Entscheidungsstichwort (Thema)

Geschwindigkeitsmessung. standardisiertes Messverfahren. Leivtec

 

Leitsatz (amtlich)

1. Die Tatsache, dass bei einem bisher als "standardiertes Messverfahren" der Geschwindigkeit anerkanntem Messverfahren ein besonderer Messaufbau unzutreffende Messergebnisse liefert, spricht nicht gegen die Annahme eines sogenannten standardisierten Messverfahrens, wenn bei gleichem Versuchsaufbau stets gleiche Messergebnisse erzielt werden.

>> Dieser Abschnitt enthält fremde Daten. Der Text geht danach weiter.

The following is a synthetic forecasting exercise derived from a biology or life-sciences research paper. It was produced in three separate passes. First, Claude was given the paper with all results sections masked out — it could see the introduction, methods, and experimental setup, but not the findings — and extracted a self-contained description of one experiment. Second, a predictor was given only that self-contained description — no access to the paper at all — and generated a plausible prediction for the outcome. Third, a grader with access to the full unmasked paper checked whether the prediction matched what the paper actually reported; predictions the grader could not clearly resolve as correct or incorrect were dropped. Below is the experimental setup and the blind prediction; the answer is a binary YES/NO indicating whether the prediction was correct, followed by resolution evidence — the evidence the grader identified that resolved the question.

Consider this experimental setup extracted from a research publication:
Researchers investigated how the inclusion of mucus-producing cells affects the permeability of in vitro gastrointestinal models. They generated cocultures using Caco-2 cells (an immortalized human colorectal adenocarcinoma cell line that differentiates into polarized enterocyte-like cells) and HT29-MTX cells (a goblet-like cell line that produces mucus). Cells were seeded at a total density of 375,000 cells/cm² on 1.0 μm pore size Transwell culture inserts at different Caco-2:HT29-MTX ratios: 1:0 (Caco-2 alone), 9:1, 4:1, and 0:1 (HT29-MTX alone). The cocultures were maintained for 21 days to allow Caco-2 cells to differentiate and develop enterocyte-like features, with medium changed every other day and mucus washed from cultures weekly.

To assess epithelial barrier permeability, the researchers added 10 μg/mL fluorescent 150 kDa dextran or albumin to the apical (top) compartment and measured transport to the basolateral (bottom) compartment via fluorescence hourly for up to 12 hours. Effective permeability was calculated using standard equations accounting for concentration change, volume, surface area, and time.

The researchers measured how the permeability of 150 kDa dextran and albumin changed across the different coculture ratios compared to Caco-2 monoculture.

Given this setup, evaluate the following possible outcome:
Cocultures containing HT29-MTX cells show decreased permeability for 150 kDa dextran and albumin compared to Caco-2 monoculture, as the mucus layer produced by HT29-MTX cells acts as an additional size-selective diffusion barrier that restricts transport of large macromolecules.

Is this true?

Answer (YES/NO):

2. Bei dem Messverfahren mit dem Gerät Leivtec XV3 handelt es sich um ein standardisiertes Messverfahren auch unter Berücksichtigung des Abschlussberichts der Überprüfungen durch die Physikalisch-Technische Bundesanstalt vom 9. Juni 2021.

 

Orientierungssatz

Orientierungssätze:

Leivtec-Geschwindigkeitsmessung auch nach Überprüfung von Ausnahmesituationen standardisiertes Messverfahren

 

Normenkette

StVO §§ 3, 41, 49 Abs. 2; BKatV

 

Tenor

  1. Die Rechtsbeschwerde wird zugelassen und zur Entscheidung auf den Senat übertragen.
  2. Die Rechtsbeschwerde wird als unbegründet verworfen.
  3. Die Betroffene trägt die Kosten ihres Rechtsmittels.
 

Gründe

I.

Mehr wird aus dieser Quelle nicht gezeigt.